WHAT IS NEEDED: Copy the lines below word for word, beginning with the line containing "For the items" and ending with the line containing "87.9 inches", both included.

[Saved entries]

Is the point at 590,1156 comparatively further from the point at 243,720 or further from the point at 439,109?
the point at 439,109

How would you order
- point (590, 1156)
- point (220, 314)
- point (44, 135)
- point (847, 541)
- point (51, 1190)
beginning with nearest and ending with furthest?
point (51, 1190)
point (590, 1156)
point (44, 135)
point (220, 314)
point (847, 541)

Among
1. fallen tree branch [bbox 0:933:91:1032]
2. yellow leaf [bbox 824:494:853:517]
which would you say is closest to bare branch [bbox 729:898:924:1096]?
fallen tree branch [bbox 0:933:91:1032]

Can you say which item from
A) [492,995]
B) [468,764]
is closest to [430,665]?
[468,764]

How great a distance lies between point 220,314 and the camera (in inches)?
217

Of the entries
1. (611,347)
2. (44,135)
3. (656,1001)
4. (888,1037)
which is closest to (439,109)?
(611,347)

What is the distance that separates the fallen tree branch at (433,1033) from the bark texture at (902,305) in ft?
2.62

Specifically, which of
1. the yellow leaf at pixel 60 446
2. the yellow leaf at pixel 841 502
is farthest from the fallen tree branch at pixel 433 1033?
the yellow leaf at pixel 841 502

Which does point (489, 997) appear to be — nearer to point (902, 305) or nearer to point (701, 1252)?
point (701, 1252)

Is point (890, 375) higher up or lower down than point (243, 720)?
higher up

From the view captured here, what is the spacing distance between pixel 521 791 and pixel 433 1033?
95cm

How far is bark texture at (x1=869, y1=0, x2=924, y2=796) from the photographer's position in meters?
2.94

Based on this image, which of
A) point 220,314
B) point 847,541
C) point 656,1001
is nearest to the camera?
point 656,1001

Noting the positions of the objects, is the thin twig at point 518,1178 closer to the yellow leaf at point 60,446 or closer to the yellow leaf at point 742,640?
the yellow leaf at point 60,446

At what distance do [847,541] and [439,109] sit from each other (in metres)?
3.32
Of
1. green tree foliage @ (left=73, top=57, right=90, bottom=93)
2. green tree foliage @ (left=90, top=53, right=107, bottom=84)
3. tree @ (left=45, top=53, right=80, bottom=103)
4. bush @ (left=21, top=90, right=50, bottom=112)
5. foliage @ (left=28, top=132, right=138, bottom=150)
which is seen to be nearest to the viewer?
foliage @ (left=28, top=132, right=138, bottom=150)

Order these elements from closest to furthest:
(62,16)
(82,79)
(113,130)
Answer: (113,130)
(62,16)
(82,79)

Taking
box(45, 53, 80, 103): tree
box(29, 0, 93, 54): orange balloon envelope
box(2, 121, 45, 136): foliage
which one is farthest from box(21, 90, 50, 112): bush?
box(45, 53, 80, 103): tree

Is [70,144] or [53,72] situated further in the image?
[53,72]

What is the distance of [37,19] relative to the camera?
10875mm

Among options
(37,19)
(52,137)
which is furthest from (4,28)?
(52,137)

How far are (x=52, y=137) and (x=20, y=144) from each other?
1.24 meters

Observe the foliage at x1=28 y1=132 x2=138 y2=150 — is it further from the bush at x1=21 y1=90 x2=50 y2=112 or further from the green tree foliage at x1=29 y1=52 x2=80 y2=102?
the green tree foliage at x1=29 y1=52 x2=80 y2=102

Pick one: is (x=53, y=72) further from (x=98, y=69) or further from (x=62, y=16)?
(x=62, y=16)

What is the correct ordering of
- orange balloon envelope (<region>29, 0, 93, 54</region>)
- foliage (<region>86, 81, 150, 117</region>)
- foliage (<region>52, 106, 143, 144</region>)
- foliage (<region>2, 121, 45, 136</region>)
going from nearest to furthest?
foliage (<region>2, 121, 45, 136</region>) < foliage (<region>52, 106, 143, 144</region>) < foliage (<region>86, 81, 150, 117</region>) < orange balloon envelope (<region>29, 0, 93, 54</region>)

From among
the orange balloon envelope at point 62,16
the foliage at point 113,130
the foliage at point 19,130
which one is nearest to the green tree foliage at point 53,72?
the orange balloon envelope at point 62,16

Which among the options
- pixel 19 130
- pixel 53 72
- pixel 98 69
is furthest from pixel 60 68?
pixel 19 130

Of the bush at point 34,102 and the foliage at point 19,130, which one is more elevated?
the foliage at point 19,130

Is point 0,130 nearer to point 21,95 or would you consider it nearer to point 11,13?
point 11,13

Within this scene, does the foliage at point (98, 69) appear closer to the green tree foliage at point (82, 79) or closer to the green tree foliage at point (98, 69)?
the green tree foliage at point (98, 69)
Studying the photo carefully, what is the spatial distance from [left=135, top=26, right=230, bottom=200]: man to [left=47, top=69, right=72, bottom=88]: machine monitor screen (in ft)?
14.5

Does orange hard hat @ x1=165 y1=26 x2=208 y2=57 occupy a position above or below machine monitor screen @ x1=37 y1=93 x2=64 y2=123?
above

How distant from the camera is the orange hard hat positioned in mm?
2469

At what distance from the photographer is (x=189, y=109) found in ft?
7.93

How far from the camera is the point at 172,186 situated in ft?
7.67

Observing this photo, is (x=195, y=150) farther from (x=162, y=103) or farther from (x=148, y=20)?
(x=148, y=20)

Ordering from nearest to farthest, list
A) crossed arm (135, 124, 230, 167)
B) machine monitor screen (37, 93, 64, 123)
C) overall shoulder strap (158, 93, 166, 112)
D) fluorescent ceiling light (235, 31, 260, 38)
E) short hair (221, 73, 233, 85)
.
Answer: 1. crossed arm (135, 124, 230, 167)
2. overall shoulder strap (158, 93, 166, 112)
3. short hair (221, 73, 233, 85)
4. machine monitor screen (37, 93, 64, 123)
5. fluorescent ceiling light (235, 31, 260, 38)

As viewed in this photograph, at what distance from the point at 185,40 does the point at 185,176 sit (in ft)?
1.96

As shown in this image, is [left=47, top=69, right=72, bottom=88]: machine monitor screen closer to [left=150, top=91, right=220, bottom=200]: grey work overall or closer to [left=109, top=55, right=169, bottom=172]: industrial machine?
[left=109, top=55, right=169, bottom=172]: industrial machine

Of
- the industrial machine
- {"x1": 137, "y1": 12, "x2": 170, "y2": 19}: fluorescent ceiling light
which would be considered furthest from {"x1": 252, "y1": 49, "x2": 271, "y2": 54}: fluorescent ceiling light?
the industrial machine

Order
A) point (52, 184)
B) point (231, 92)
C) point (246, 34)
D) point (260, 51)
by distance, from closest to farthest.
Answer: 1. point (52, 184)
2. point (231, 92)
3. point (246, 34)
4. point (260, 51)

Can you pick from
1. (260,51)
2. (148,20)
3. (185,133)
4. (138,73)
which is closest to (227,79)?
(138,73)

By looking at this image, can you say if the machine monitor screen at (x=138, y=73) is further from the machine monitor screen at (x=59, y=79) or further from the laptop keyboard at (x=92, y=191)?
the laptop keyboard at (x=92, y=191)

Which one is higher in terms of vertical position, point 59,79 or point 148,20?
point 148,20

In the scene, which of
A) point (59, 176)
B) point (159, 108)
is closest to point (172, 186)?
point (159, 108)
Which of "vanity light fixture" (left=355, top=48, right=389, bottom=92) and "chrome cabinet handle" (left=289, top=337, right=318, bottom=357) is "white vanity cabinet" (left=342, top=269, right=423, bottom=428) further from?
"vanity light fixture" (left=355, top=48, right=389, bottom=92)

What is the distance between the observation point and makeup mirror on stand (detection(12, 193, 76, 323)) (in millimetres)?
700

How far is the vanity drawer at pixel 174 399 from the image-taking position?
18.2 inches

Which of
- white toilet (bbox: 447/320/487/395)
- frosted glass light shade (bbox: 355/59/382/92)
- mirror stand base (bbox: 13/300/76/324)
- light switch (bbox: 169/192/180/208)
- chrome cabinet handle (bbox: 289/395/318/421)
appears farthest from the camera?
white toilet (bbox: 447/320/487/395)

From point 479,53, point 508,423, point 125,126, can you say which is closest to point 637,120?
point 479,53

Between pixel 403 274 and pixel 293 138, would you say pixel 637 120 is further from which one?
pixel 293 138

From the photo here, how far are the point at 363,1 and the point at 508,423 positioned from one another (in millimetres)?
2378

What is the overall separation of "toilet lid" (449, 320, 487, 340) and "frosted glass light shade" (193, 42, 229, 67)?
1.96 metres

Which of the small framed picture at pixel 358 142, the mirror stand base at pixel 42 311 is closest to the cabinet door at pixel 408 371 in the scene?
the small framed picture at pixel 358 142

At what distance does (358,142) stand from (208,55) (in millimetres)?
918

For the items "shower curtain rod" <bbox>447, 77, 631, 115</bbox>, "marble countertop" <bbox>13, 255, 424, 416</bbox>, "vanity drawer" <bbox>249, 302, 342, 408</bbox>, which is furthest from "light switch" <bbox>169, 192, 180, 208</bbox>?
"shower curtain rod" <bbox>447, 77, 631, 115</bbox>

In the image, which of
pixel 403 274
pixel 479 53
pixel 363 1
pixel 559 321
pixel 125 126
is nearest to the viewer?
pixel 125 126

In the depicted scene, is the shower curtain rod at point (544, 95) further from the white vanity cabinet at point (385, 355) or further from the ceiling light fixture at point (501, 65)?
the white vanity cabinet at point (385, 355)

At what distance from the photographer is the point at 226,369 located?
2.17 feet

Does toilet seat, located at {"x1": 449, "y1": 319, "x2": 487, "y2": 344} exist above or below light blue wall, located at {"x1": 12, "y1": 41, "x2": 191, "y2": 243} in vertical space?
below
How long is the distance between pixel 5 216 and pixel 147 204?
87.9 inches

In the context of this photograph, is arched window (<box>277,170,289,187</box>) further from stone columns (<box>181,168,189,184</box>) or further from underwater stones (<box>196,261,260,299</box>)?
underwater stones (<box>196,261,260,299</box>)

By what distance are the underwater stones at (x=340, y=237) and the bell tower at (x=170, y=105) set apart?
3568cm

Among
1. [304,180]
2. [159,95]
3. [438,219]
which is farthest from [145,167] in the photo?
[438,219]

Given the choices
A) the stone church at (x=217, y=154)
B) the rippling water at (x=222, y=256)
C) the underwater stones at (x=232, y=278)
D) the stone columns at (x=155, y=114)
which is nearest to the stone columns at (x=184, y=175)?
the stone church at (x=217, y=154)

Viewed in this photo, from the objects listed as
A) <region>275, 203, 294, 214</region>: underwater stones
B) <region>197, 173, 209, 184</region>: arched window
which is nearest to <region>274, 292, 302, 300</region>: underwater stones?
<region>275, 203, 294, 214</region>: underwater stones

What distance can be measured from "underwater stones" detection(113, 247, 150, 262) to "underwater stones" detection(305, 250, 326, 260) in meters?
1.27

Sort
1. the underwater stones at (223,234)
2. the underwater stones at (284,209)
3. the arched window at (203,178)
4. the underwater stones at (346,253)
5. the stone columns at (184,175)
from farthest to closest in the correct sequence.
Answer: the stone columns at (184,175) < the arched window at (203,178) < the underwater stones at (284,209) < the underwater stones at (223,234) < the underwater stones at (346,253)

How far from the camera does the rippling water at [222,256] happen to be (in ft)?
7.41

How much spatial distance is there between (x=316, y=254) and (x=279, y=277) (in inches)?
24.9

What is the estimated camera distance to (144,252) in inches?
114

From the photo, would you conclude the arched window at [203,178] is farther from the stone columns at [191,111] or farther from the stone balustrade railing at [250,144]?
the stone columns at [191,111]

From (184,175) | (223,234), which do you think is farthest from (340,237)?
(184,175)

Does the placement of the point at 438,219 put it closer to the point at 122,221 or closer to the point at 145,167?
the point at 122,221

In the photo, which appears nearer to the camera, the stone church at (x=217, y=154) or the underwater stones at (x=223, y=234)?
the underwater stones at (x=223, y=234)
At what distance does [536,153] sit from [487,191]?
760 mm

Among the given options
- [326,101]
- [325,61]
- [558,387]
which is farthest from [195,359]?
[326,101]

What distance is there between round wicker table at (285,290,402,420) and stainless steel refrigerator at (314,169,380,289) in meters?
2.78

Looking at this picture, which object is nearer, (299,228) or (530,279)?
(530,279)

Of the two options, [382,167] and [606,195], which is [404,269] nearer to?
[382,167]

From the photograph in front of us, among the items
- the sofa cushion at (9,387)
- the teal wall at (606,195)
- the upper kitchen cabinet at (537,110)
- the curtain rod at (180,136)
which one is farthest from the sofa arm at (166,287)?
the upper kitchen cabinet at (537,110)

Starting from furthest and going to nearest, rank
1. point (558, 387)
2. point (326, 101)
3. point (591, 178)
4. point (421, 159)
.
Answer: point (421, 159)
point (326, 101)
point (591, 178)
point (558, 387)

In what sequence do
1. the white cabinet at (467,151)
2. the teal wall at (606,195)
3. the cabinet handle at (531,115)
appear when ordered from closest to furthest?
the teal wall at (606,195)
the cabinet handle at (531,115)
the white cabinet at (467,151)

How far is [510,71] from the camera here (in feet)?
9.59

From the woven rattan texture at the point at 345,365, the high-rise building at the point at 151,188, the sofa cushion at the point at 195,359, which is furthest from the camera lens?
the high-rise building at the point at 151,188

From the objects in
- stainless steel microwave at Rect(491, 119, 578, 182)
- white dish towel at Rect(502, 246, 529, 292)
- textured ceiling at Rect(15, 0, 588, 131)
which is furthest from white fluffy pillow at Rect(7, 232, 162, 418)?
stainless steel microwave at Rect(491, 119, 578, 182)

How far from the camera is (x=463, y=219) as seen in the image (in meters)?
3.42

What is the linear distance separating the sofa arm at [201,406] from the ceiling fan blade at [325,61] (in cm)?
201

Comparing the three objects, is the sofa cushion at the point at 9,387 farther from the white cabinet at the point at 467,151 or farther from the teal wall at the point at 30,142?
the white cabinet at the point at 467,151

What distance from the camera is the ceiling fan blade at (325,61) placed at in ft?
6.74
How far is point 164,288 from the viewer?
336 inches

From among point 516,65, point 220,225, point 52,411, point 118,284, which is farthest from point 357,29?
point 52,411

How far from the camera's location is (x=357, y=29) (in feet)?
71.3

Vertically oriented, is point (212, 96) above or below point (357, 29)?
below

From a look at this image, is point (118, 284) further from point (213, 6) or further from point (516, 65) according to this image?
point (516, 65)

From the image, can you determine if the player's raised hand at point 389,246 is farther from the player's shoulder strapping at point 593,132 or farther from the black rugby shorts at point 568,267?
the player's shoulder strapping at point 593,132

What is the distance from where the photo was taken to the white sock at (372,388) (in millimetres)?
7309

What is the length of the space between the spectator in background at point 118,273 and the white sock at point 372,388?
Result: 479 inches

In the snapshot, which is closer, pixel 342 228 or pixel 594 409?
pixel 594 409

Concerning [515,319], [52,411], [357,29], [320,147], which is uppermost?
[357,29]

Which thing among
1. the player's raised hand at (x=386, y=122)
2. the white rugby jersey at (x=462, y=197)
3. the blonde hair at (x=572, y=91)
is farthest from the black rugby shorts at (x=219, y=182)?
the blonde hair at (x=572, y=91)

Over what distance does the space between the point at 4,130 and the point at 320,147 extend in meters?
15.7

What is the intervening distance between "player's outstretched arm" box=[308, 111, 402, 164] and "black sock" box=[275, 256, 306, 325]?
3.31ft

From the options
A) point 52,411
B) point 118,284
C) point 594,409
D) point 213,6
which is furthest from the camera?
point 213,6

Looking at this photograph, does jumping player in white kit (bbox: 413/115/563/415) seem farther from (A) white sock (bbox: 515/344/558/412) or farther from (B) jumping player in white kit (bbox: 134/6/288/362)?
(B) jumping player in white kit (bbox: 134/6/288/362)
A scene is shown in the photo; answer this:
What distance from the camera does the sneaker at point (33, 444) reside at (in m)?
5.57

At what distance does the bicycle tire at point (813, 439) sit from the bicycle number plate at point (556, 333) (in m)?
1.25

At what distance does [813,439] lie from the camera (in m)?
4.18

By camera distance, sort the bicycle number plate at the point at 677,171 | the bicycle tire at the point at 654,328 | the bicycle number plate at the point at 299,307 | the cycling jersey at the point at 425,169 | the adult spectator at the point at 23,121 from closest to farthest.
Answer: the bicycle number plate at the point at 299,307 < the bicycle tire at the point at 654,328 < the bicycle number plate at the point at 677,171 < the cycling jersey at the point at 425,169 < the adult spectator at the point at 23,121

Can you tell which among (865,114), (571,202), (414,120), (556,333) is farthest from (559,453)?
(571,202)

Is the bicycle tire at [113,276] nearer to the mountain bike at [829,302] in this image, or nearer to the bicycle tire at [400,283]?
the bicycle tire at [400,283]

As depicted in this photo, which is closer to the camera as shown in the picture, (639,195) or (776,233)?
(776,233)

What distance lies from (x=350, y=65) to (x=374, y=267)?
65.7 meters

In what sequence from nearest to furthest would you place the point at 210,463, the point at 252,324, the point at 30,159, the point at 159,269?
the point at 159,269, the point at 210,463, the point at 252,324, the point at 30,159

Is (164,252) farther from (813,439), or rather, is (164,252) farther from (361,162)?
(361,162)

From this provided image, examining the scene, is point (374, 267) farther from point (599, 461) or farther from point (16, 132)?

TASK ANSWER:
For the items "shower curtain rod" <bbox>447, 77, 631, 115</bbox>, "marble countertop" <bbox>13, 255, 424, 416</bbox>, "vanity drawer" <bbox>249, 302, 342, 408</bbox>, which is furthest from "light switch" <bbox>169, 192, 180, 208</bbox>?
"shower curtain rod" <bbox>447, 77, 631, 115</bbox>

In the image, which of
pixel 403 274
pixel 479 53
pixel 363 1
pixel 559 321
pixel 125 126
is nearest to the viewer?
pixel 125 126

In the depicted scene, is the shower curtain rod at point (544, 95) further from the white vanity cabinet at point (385, 355) or further from the ceiling light fixture at point (501, 65)?
the white vanity cabinet at point (385, 355)

At what distance from the photographer is the point at 226,369 located?
2.17 feet

Does toilet seat, located at {"x1": 449, "y1": 319, "x2": 487, "y2": 344} exist above or below light blue wall, located at {"x1": 12, "y1": 41, "x2": 191, "y2": 243} in vertical space?
below
How long is the distance between pixel 5 216 and pixel 147 204?
87.9 inches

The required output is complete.